Tumor Microenvironment Activated Vanadium−Doped Carbon Dots for Fluorescence Imaging and Chemodynamic Therapy

Abstract

The multifunctional platform response to the tumor microenvironment (TME) is critical for the high-precision diagnosis and treatment of cancer with low systemic toxicity. In this regard, vanadium-doped carbon dots (V−CDs) have been developed for TME-activated fluorescence imaging and chemodynamic therapy (CDT). Due to the Forster resonance energy transfer caused by the doped vanadium, the obtained V−CDs displayed quenched fluorescence.

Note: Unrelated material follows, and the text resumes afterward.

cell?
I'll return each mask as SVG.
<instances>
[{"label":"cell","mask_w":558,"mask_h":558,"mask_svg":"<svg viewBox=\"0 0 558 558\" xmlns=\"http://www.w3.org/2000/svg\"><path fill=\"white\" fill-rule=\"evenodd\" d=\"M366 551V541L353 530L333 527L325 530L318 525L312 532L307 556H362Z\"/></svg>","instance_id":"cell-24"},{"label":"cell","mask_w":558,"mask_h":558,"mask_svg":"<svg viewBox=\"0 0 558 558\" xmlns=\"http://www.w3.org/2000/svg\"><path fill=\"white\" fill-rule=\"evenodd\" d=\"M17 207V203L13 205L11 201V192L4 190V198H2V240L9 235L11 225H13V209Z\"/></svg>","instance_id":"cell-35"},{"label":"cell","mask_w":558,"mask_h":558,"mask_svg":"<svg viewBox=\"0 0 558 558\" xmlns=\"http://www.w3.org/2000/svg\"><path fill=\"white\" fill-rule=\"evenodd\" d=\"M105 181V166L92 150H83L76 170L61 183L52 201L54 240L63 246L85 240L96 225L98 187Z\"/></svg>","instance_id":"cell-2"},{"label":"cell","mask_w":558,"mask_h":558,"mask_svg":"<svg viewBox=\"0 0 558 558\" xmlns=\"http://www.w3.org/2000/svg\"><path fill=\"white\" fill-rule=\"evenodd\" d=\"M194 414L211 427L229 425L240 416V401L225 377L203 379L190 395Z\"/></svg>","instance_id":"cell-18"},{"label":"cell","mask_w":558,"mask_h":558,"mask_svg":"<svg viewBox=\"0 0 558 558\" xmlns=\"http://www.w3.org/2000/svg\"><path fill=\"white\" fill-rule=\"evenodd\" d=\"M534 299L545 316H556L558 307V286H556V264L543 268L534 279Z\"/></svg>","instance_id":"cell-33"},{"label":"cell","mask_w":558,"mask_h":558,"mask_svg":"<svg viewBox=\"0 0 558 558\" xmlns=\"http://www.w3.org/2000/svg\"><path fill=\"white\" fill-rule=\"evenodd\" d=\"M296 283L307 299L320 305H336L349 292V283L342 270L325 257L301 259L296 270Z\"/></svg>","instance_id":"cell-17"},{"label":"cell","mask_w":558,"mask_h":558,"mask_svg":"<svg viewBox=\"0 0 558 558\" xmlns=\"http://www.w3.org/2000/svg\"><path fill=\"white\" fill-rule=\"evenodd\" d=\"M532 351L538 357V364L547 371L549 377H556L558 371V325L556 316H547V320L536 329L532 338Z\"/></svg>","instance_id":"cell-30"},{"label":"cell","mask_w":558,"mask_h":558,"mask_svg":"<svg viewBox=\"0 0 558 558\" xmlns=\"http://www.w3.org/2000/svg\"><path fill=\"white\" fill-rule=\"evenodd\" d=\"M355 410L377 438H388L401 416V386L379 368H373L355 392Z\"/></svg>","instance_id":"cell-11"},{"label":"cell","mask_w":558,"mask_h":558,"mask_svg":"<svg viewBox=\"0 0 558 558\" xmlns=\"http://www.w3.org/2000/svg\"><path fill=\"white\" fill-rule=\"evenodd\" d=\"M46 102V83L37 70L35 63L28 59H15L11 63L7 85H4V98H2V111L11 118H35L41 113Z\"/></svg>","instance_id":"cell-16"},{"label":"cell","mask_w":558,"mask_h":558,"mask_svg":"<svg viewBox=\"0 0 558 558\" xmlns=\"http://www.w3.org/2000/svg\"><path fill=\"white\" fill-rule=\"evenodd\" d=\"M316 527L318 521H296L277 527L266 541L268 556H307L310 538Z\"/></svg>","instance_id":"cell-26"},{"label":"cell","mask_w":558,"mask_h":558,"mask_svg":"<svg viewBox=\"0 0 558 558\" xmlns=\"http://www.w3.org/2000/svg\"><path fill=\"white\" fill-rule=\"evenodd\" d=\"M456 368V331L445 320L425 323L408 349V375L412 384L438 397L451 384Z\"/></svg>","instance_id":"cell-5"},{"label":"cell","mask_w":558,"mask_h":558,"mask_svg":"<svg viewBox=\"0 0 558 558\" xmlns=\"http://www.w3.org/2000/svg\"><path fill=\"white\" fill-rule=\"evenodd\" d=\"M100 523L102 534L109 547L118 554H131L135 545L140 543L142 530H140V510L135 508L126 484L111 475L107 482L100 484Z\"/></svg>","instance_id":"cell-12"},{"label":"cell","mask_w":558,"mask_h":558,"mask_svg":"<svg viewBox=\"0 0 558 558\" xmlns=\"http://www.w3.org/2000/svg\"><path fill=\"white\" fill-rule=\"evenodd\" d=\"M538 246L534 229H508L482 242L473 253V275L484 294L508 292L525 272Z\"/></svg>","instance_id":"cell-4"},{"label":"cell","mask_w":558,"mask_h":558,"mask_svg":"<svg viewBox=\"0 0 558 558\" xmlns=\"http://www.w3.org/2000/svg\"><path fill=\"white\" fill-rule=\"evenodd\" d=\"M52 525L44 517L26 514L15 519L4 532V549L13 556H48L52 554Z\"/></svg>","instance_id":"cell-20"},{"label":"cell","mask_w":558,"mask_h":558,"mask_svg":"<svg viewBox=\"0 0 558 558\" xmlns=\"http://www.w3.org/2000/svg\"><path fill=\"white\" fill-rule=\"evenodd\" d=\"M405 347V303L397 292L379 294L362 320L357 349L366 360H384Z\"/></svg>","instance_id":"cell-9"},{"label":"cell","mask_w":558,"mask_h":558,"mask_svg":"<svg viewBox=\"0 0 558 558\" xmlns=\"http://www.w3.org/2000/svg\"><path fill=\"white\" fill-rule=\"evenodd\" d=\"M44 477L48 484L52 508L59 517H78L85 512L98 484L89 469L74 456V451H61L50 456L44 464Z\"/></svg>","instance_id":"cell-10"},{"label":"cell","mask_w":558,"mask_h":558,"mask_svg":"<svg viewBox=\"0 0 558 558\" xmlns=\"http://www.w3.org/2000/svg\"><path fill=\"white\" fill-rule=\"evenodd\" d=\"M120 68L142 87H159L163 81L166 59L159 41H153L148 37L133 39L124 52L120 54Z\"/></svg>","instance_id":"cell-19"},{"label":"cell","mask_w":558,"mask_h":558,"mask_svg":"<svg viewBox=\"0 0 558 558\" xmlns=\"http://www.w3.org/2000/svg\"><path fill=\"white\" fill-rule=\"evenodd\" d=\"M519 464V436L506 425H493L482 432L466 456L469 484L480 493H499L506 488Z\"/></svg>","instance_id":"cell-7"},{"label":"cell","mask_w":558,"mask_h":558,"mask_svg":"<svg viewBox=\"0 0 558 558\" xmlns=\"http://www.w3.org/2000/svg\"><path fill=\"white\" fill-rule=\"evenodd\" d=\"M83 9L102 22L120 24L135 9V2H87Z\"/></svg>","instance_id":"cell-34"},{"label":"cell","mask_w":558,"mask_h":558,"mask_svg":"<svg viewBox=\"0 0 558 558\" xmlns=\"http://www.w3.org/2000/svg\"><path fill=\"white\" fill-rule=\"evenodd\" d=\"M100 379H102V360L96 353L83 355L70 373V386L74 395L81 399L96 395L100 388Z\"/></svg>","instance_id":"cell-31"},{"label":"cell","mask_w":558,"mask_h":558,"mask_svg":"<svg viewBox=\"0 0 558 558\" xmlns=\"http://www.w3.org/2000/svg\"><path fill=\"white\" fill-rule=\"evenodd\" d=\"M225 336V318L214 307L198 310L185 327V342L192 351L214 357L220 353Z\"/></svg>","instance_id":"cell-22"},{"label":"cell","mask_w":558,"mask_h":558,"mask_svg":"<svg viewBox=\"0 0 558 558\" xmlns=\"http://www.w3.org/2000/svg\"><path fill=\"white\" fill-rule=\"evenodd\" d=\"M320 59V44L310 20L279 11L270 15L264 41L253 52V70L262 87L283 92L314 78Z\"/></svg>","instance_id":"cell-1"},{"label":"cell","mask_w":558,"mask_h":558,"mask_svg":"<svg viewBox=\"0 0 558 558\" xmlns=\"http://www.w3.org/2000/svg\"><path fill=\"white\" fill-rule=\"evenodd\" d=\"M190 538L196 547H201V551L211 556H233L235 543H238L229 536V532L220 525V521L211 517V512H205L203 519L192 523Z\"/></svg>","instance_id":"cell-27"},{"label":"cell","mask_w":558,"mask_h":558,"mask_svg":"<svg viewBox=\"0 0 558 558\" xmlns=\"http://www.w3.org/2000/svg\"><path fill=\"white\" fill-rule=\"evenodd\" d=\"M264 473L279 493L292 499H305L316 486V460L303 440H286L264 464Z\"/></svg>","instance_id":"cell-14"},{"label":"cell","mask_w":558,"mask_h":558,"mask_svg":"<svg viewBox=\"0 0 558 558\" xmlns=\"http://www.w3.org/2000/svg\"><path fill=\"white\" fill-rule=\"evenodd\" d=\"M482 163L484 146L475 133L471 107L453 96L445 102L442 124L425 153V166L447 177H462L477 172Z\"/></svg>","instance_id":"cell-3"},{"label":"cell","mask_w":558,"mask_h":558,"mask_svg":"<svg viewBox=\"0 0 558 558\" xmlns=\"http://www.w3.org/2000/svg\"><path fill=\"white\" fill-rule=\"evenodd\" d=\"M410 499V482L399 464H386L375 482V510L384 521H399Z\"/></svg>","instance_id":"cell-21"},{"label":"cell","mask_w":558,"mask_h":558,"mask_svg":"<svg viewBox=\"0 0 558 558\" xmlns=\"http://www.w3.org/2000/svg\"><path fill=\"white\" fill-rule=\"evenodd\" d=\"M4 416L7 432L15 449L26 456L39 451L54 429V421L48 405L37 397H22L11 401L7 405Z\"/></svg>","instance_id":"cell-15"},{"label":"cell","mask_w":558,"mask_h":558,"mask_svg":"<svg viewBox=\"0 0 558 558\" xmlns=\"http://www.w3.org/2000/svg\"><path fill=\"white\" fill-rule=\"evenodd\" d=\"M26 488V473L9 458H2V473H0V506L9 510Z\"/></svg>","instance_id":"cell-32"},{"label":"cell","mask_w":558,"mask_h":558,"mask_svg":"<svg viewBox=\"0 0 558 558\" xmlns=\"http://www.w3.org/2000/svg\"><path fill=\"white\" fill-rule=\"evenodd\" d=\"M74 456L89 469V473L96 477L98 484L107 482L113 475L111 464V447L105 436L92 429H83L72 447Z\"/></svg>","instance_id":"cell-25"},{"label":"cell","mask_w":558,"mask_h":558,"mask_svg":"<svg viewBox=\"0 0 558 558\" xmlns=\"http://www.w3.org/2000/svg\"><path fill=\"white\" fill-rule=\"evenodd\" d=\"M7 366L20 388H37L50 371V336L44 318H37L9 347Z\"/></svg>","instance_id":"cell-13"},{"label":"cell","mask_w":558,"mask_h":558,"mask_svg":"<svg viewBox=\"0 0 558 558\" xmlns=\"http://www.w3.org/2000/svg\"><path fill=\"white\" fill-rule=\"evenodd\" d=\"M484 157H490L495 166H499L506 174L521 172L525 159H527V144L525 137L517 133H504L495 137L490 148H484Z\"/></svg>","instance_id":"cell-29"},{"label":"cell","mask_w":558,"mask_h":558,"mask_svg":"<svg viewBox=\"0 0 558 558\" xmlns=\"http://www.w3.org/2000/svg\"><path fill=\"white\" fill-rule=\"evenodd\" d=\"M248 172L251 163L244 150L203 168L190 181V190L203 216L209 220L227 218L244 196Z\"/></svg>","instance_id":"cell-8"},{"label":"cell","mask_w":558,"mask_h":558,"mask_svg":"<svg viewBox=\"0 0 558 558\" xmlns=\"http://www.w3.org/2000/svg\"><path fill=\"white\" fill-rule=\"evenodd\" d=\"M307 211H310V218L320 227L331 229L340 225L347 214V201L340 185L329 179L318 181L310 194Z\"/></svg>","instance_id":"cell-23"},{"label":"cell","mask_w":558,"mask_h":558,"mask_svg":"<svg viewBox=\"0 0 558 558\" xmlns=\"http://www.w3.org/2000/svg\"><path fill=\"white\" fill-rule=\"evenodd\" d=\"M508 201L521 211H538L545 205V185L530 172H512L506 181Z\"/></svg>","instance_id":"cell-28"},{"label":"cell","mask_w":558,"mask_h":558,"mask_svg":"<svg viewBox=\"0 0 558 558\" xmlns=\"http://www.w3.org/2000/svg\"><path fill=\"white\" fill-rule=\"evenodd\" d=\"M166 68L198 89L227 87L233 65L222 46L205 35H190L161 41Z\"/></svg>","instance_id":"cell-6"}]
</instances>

Once entering the tumor, the fluorescence imaging ability of the V−CDs are stimulated by the reaction between vanadium and overexpressed H2O2 in a weak acid TME. Meanwhile, the hydroxyl radicals generated by the catalytic reaction of V−CDs could induce oxidative damage in tumor cells for CDT, while showing less cytotoxicity and side effects in normal cells. Therefore, the well-designed V−CDs could be used for TME-activated fluorescence imaging and CDT while maintaining an “inactive” status in normal tissues to ensure low biological toxicity, satisfying the clinical requirements for accurate diagnosis and efficient treatment with low side effects for tumors. Our research provides an effective strategy for designing and preparing multifunctional nanotheranostic drugs responsive to TME for accurate tumor imaging and treatment.